Embalagens para café
Outra avaliação conjunta de aplicação de matéria-prima confirmou a ideia, compartilhada pela Braskem e pela Nova Plast, de que o plástico poderia ser uma boa alternativa para produzir embalagens de café tipo exportação. “Um laudo emitido há algum tempo pela Caffè Dóro, indicou que a sacaria de polipropileno é mais adequada para a preservação da qualidade do café, em parâmetros como aroma, bebida limpa, doçura, sabor e amargor. Foi o impulso final para a Nova Plast, fabricante de telas, sacarias e outros produtos feitos com polipropileno, decidir investir no parque fabril para a produção de sacaria com fibra da resina”, afirma Roberto Samartim, proprietário da Nova Plast.
O ingresso no mercado ocorreu em 2010 e, de acordo com Samartim, as vendas estão atingindo a expectativa. Em 2011, já foram vendidas 290 t de polipropileno para a aplicação. Segundo Mônica Evangelista, Gerente de Engenharia de Aplicação e Desenvolvimento de Mercado Polipropileno da Braskem, o mercado de café acondicionado em sacaria de juta é estimado entre 12 e 15 milhões de sacos. “O produto feito de polipropileno tem potencial para substituir 40% desse mercado”, afirma.
Armazenagem de grãos
Há algum tempo, a Acinplas, líder nacional na produção de embalagens de plástico para frutas e legumes com sede em Estância Velha (RS), pensava em viabilizar no Brasil a produção de silobags, como uma alternativa para o produtor rural. A empresa procurou a Braskem, que já lhe fornecia polietileno usado na fabricação dos sacos plásticos, para, em conjunto, buscarem uma solução para a produção de silobags no Brasil e introduzirem no país a cultura dessa alternativa de armazenagem.
O produto já é sucesso na Argentina, que consome cerca de 150 mil unidades/ano. No Brasil, o uso não passava de 5 mil unidades. “Depois de encontrar o fabricante de máquinas na China, a Braskem imediatamente enviou a resina PE (polietileno) Linear para ser testada. Após os ajustes necessários, conseguimos elaborar um produto econômico e resistente”, relata o Diretor Comercial da Acinplas, Gustavo Bazzano.

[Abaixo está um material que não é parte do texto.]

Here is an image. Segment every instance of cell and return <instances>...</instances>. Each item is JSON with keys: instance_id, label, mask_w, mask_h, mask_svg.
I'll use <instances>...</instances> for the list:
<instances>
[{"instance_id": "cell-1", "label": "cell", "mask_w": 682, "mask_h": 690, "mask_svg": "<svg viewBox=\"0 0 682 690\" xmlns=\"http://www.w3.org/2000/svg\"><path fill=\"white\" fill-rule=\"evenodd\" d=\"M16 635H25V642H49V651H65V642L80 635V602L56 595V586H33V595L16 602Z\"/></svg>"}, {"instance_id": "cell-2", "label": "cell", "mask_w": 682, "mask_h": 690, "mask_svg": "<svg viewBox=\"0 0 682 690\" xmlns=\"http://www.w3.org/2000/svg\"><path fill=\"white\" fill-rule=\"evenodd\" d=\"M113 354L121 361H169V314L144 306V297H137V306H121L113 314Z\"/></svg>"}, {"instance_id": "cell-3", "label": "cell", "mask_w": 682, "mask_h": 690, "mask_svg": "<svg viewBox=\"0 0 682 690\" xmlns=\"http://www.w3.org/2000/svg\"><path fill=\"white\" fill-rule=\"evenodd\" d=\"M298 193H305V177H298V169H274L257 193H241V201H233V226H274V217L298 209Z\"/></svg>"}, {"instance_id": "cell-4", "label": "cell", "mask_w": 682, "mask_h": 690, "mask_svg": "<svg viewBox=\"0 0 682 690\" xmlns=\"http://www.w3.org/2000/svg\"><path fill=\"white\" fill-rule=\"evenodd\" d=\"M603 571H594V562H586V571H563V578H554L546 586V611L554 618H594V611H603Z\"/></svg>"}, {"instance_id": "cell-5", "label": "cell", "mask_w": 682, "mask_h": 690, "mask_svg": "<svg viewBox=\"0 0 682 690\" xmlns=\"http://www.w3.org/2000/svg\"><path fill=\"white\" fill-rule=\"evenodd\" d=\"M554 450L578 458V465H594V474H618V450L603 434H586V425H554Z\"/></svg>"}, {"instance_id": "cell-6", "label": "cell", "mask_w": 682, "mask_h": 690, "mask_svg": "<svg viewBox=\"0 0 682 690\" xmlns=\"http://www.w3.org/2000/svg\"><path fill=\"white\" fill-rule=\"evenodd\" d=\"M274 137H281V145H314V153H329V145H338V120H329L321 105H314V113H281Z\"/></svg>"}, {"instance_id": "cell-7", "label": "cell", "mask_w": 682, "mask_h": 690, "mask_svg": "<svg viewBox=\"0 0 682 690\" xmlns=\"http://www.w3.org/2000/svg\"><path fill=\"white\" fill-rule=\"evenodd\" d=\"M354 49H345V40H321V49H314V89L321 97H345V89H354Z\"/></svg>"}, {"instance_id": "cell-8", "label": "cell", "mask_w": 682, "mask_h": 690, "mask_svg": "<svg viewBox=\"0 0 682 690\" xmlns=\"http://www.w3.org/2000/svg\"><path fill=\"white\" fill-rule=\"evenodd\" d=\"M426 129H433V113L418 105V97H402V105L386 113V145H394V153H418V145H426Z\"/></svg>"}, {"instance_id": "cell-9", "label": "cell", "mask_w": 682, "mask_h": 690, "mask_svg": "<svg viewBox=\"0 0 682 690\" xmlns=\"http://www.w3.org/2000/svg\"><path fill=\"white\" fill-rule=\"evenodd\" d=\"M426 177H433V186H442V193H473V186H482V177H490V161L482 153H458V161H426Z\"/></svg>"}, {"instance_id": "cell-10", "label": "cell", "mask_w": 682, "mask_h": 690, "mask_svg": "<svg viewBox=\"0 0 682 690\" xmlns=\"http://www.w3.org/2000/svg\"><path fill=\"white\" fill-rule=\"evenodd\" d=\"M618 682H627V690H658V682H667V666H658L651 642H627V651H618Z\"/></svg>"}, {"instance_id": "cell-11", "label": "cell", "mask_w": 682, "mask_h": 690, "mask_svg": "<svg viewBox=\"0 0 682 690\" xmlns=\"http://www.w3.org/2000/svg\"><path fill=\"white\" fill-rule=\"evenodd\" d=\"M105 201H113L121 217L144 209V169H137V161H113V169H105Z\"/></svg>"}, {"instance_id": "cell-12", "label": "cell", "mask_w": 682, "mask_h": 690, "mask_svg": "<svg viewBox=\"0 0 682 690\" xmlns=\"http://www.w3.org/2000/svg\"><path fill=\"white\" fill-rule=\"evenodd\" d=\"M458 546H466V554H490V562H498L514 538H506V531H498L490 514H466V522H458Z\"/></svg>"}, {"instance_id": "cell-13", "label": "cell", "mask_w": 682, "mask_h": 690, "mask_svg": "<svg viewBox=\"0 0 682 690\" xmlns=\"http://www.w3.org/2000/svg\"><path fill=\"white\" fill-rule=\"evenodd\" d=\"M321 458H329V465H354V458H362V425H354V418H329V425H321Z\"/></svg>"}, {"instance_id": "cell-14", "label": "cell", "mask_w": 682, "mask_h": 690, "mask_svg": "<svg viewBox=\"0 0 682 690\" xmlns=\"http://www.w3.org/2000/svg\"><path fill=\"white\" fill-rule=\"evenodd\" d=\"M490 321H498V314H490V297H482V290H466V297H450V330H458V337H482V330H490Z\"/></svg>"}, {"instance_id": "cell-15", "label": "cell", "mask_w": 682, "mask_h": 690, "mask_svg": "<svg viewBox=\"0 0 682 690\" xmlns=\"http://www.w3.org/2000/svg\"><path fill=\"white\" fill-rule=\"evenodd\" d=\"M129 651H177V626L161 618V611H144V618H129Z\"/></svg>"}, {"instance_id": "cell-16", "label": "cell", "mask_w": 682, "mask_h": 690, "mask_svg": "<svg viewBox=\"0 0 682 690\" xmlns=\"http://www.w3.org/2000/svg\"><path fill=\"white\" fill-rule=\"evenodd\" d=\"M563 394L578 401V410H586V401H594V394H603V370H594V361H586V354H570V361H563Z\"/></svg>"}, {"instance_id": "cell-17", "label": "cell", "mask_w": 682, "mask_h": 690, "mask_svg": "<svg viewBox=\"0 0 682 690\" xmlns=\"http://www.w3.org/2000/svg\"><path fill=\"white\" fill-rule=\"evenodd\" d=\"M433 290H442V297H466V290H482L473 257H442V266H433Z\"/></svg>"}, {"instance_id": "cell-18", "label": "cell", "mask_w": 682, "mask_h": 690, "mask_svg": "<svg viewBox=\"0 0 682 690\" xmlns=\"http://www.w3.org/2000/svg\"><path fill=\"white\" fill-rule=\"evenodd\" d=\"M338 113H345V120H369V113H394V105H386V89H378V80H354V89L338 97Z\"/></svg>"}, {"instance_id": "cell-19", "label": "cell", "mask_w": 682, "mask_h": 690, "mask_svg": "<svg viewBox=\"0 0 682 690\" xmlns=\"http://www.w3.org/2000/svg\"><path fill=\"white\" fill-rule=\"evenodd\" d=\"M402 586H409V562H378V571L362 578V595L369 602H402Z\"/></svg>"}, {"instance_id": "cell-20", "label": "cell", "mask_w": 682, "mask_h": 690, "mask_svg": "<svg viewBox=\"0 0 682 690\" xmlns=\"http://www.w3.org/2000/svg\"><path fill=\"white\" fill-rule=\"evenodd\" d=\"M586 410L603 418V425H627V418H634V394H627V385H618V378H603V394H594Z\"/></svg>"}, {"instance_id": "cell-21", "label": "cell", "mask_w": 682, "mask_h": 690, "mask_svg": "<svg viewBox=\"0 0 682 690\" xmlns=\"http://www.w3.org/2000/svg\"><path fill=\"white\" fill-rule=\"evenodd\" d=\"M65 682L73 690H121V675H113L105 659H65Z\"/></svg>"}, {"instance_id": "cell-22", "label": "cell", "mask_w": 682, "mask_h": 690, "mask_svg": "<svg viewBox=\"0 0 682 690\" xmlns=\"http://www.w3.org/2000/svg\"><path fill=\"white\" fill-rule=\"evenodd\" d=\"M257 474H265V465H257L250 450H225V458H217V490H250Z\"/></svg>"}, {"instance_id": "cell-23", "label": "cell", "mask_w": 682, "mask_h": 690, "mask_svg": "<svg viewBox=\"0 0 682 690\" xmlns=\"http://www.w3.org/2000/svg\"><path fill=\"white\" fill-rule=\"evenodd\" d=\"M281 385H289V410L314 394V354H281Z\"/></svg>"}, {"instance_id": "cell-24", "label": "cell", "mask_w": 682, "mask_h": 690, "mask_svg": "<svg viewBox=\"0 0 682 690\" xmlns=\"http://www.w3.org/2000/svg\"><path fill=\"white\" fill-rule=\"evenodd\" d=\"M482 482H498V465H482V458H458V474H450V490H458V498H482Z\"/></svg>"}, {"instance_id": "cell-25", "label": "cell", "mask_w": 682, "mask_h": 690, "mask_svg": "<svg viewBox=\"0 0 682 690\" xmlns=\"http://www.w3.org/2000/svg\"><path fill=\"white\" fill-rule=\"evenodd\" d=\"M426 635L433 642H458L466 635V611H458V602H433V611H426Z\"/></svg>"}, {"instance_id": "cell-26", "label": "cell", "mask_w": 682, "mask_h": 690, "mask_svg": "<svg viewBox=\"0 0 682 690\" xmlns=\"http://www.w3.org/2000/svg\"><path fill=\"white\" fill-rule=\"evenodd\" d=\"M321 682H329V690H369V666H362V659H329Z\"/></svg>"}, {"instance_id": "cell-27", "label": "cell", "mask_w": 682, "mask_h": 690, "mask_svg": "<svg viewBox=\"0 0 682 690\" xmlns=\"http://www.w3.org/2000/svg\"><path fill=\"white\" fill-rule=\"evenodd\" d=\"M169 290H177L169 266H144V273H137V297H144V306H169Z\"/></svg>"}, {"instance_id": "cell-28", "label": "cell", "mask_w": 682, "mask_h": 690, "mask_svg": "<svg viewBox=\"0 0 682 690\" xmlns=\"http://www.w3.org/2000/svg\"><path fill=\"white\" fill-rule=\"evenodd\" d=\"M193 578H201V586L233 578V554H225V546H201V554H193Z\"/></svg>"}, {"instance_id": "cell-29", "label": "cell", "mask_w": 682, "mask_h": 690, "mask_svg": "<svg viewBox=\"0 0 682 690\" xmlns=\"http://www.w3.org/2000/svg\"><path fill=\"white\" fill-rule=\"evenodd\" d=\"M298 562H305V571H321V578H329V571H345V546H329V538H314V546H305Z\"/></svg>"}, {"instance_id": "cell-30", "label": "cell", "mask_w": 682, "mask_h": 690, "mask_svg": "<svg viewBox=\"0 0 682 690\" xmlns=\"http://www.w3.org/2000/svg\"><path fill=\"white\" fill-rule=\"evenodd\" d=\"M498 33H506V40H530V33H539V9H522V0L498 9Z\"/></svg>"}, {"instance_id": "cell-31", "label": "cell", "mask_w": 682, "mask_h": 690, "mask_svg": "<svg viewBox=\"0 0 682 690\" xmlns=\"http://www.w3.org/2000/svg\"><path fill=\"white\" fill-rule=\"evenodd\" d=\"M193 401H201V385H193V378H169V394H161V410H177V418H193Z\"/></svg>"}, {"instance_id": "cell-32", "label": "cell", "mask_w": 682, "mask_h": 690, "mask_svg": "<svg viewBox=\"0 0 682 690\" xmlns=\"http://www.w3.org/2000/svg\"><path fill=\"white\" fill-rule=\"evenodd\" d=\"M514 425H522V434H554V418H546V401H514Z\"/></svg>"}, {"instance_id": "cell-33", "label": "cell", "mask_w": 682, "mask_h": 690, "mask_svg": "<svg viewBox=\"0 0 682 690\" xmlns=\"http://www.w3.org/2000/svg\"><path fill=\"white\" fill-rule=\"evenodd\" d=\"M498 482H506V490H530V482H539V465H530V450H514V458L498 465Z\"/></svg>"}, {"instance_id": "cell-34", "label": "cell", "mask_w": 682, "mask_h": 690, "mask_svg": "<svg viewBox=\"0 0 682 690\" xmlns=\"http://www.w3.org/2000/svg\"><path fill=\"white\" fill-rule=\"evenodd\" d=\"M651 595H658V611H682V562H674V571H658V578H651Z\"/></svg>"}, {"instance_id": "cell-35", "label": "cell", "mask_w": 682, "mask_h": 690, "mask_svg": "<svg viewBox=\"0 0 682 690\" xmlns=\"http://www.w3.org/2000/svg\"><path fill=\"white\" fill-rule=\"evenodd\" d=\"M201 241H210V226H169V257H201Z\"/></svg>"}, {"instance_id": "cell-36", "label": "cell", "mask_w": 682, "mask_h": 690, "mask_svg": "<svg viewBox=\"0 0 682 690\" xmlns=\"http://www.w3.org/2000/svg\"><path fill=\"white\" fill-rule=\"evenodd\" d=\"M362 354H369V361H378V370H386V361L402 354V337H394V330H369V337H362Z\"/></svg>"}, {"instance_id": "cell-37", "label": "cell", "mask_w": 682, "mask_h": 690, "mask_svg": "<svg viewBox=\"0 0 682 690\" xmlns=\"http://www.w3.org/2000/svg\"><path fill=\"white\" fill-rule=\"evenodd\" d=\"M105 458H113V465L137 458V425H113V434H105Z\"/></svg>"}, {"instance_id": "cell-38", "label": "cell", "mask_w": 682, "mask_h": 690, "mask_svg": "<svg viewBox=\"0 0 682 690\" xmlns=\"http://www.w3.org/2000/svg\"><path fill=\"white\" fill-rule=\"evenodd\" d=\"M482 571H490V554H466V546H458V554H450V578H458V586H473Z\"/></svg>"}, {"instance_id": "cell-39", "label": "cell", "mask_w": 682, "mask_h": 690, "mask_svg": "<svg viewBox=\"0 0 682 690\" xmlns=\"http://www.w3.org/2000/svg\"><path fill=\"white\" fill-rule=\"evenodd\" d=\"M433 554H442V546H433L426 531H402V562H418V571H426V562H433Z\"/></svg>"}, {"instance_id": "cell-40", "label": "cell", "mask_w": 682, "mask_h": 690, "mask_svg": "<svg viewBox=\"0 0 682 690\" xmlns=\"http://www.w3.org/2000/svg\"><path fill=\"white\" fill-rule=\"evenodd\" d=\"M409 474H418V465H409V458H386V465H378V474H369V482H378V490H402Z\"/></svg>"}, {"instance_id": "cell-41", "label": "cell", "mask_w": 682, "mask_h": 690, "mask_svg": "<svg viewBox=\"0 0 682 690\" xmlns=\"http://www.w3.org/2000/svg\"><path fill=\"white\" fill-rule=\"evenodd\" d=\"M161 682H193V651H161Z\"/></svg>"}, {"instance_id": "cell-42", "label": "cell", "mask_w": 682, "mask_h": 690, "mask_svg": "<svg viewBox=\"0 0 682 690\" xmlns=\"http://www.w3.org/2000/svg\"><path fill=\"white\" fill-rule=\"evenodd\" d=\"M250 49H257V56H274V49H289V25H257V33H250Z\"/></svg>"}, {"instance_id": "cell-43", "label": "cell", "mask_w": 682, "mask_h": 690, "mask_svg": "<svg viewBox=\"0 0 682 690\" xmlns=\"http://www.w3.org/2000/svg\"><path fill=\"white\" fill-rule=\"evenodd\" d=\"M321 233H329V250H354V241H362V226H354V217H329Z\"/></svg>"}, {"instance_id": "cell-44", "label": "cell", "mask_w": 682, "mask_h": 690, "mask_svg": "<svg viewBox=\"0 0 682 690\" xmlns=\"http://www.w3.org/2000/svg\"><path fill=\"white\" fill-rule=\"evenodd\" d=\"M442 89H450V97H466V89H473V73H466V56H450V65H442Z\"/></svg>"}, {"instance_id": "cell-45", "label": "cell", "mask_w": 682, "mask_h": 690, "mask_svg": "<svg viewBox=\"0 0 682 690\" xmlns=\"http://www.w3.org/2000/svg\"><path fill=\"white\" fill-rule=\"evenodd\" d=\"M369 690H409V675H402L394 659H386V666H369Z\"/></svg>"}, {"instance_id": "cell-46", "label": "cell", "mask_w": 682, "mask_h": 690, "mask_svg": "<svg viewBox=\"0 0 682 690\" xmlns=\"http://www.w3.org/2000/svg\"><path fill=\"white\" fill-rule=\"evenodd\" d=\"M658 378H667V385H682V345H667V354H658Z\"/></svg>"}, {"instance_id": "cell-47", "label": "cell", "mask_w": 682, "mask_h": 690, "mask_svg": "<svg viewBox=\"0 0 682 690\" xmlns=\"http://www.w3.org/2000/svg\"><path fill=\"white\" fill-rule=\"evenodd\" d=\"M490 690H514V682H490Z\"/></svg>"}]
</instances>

A Acinplas investiu R$ 10 milhões na montagem de sua fábrica de silobag em Sapiranga (RS), denominada Pacifil Brasil, e iniciou a operação no começo de 2011. A unidade tem capacidade anual de produção de 60 mil unidades de silobags, que consumirão até 6 mil toneladas de polietileno. Pelo acordo entre as empresas, a Braskem será fornecedora exclusiva por oito anos. Conforme Bazzano, a Pacifil já planeja expandir a capacidade de produção no próximo ano com investimento previsto em R$ 7 milhões. “Estamos com uma procura supreendente, sobretudo dos produtores de grão da Região Centro-Oeste. Já vendemos 10 mil unidades este ano”, afirma Bazzano. Carlos Carlucci, Gerente de Contas da Braskem, ressalta o caráter sustentável da iniciativa: “A Pacifil está preparada para receber e reciclar 10% dos silos vendidos”, diz. Ou seja, se no futebol impera a rivalidade entre Brasil e Argentina, no caso do silobag o entrosamento foi perfeito.